PASSAGE SHOWN:

··········

# Any Brits news?



## Kate1976 (Jul 19, 2008)

As the title suggests.., has anyone got any updates?


----------



## Linny (Jun 23, 2009)

Natalie wood 1st toned figure

Maria ward 2nd

Lynn Carmichael 3rd

class4

Gary Hutton 1st

Paul lock 2nd

mike Sullivan 3rd


----------



## MissBC (Apr 29, 2008)

Linny said:


> Natalie wood 1st toned figure
> 
> Maria ward 2nd
> 
> Lynn Carmichael 3rd


 :thumb:


----------



## Kate1976 (Jul 19, 2008)

Cheers linny


----------



## Guest (May 29, 2010)

Juniors?


----------



## MissBC (Apr 29, 2008)

pscarb??


----------



## Dean00 (Jan 25, 2009)

Dan said:


> Juniors?


Dean Monteith 1st place ..........and over all :lol:


----------



## Guest (May 29, 2010)

Dean00 said:


> Dean Monteith 1st place ..........and over all :lol:


LOL keep dreaming.


----------



## rs007 (May 28, 2007)

Apparently a real good looking guy had to pull out of class 1 due to sudden onset of illness - a good thing as there were females in the audience, and quite honestly, there isn't enough tena-lady in Southport to manage the surge that would have ensued, had his hollywood smile, and Steve Reeves-esque physique actually made it to stage :whistling:


----------



## Rob68 (Sep 16, 2008)

rs007 said:


> Apparently a real good looking guy had to pull out of class 1 due to sudden onset of illness - a good thing as there were females in the audience, and quite honestly, there isn't enough tena-lady in Southport to manage the surge that would have ensued, had his hollywood smile, and Steve Reeves-esque physique actually made it to stage :whistling:


Aw rams man...give my best wishes to weeman will ya.... :whistling: ......


----------



## control (Jun 15, 2008)

any info on juniors


----------



## Daviewrdl (May 10, 2009)

Top 3 for juniors:

1st: Daniel Barry

2nd: Adam Baines

3rd: John Mark Wardle


----------



## Kate1976 (Jul 19, 2008)

Trained ladies?


----------



## Jem (Mar 5, 2009)

Yes please more input required !


----------



## Kate1976 (Jul 19, 2008)

My friend Dannie just placed 3rd in trained


----------



## Jem (Mar 5, 2009)

Kate1976 said:


> My friend Dannie just placed 3rd in trained


Good Kate! - that's the kind of result we have been waiting for !

Now get her on board & get this sh!t on the road :thumb:


----------



## tiptoe (Jun 22, 2007)

big well done to my good friend rosey harte winner of the womes overall in only her 2nd britains! well pleased for you mate!!!


----------



## MissBC (Apr 29, 2008)

class 1 results?


----------



## John Wood (Apr 13, 2008)

··········

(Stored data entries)
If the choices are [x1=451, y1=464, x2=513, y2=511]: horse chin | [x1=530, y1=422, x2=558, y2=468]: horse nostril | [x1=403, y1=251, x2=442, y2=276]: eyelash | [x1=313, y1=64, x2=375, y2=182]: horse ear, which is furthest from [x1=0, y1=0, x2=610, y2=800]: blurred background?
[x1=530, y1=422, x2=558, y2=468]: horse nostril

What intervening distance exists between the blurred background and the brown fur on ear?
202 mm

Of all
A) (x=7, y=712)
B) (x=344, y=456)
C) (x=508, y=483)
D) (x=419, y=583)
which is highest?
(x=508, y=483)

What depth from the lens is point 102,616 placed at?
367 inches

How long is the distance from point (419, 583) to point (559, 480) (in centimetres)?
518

··········

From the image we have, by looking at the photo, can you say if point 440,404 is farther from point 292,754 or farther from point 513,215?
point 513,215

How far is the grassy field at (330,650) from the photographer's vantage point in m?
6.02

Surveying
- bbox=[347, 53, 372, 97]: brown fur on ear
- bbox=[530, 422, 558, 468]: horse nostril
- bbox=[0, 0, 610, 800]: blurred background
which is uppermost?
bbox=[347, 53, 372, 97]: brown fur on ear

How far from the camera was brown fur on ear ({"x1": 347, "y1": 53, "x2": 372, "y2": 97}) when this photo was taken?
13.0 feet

··········

INSTRUCTIONS FOR THE TASK:
Continue the forum thread above about the Brits results from the point where it stops.

RESULT OF THE EXERCISE:
Proud as punch at the moment...after my daughter Natalie won Miss Britain Toned Figure class.....hope to get some upto date shots as she as improved alot since this shot in 2007


----------



## Tazb (May 13, 2009)

Hi John i don't know you, but i just wanted to say a big Congratulations i'm sure you are well proud of your daughter! And an even bigger congrats to your daughter Natalie, i was there for the judging today and Natalie really stood out and caught my eye, FABULOUS all round phyisque and great posing technique and a fantastic posing routine definitely deserved to win and if you heard some random scottish bloke shouting "Looking Good number 3" then that was me! Well Done Natalie you deserved it!


----------



## Milky (Nov 30, 2008)

John Mark Wardle who cam 3rd in the juniors is fu**ing huge for a 19 yr old lad. I reckon he'll go far.


----------



## Milky (Nov 30, 2008)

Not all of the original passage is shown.